Seen from the Bell Tower, a crane works on a construction site near the Drum Tower among hutong courtyard homes in central Beijing.(Shanghai Daily) |
Beijing has wiped out swathes of ancient hutongs and courtyard houses and the latest slated for demolition is a shambles of dubious historic value. Still, Louise Watt finds that many are sad to see it go.
In a corner of old Beijing, the government may soon be both destroying history and remaking it. District officials want to recreate a piece of China's glorious dynastic past by rebuilding a square near the Drum and Bell towers in 18th-century Qing Dynasty (1644-1911) fashion.
To do it, they will demolish dozens of scuffed courtyard homes that preservationists say have themselves become a part of a cultural history that is fast disappearing as construction transforms the Chinese capital city.
Because of relatively recent renovation, few of the homes can claim to be more than a few decades old. But they are in crooked alleyways known as hutongs, which formed around courtyard houses and date back centuries.
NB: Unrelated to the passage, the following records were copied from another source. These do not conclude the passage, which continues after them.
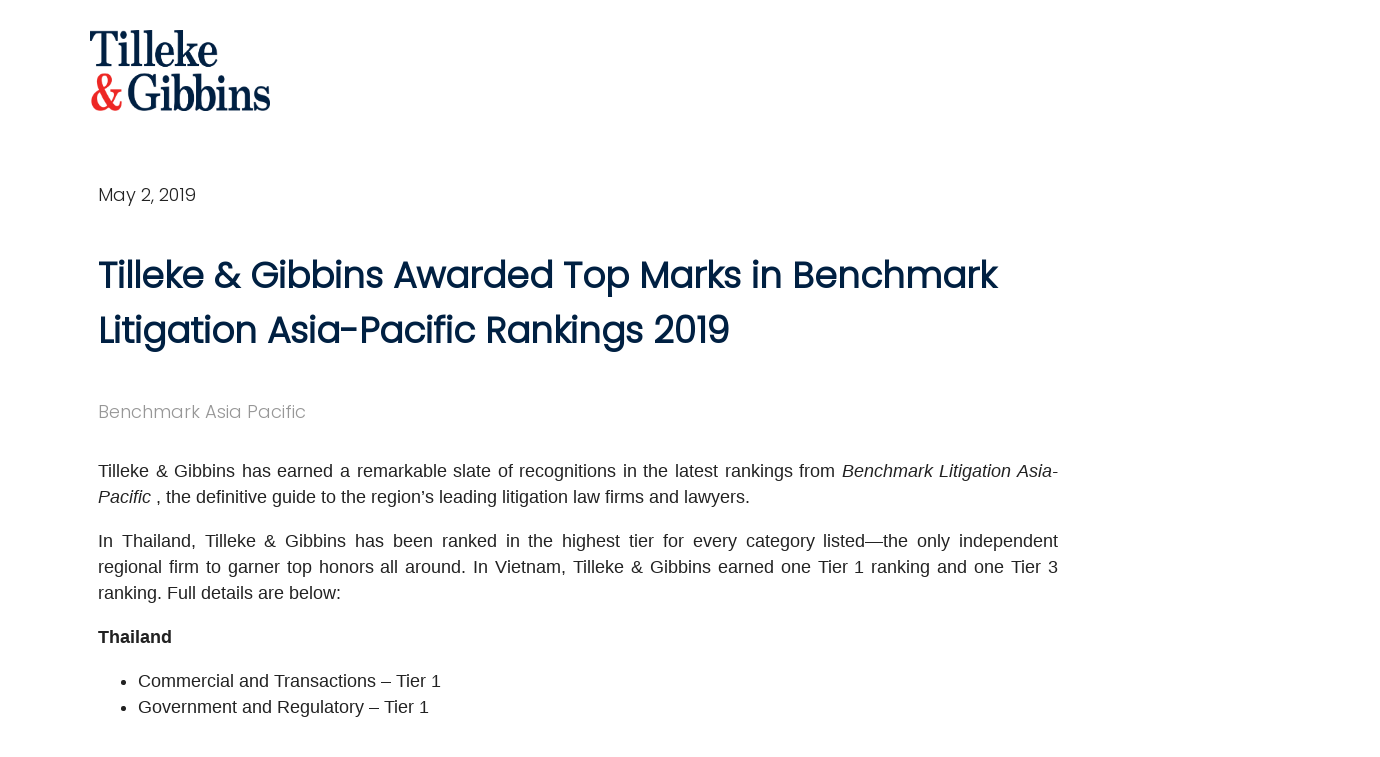

--- FILE ---
content_type: text/html; charset=UTF-8
request_url: https://www.tilleke.com/print-insight/?post_id=37756&print=1
body_size: 2078
content:
<link href="https://fonts.googleapis.com/css2?family=Poppins:wght@300&display=swap" rel="stylesheet">
<style>
    .page{
        width: 1200px;
    }
    .pdf-header{
        width: 100%;
        /* background-color: #002042; */
        padding: 30px 90px;
        margin: -8px -8px 0 -8px;
    }
    .site-logo{
        width: 180px;
    }
    .pdf-content{
        display: flex;
        flex-direction: column;
        padding: 40px 150px 40px 90px;
    }
    .content-left{
        display: flex;
        flex-direction: column;
        padding-bottom: 10px;
        width: 100%;
    }
    /* .feature-image{
        width: 200px;
        padding-bottom: 10px;
    } */
    .detial-block{
        padding-bottom: 10px;
        padding-top: 20px;
    }
    .subtitle{
        display: flex;
        padding: 20px 0 15px 0;
    }
    /* .subtitle-education{
        display: flex;
        padding: 20px 0 0 0;
    } */
    .red-line{
        width: 30px;
        background: #ED2724;
        height: 3px;
        border: 0px;
        margin: 15px 10px 10px 0;
    }
    .title-text{
        padding: 0;
        font-size: 22px;
        font-family: 'Poppins', sans-serif;
        font-weight: bold;
        color: #002042;

    }
    .content-text{
        font-family: 'Source Sans Pro', sans-serif;
        color: #222222;
        font-size: 18px;
        line-height: 26px;
        margin: 0;
        display: flex;
        flex-direction: row;
        flex-wrap: wrap;
        padding-bottom: 30px;
        break-inside: avoid;
    }
    .line-space{
        padding-bottom: 10px;
        margin: 0;
        line-height: 26px;
    }

    .content-right{
        display: flex;
        flex-direction: column;
        width: 100%;
        page-break-before:always;
        page-break-inside: avoid;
Along their lanes and within their mended walls, an old way of life is still visible - mahjong rooms, shared courtyards, clothes hanging to dry - against a more distant backdrop of skyscrapers.
The plan to redo the neighborhood has raised the ire of those who see it as swapping a real and living piece of Beijing's history for a recreated artifact.
"They want to restore the Drum and Bell Tower square to the time of the prosperous Qing Dynasty," but in doing so they will destroy a "rich accumulation of cultural heritage," says He Shuzhong, founder of the Beijing Cultural Heritage Protection Center, a nongovernmental organization.
"We believe that protecting cultural heritage is about inheriting, accumulation. It is a process of history. It shouldn't look like the prosperous time now," he says.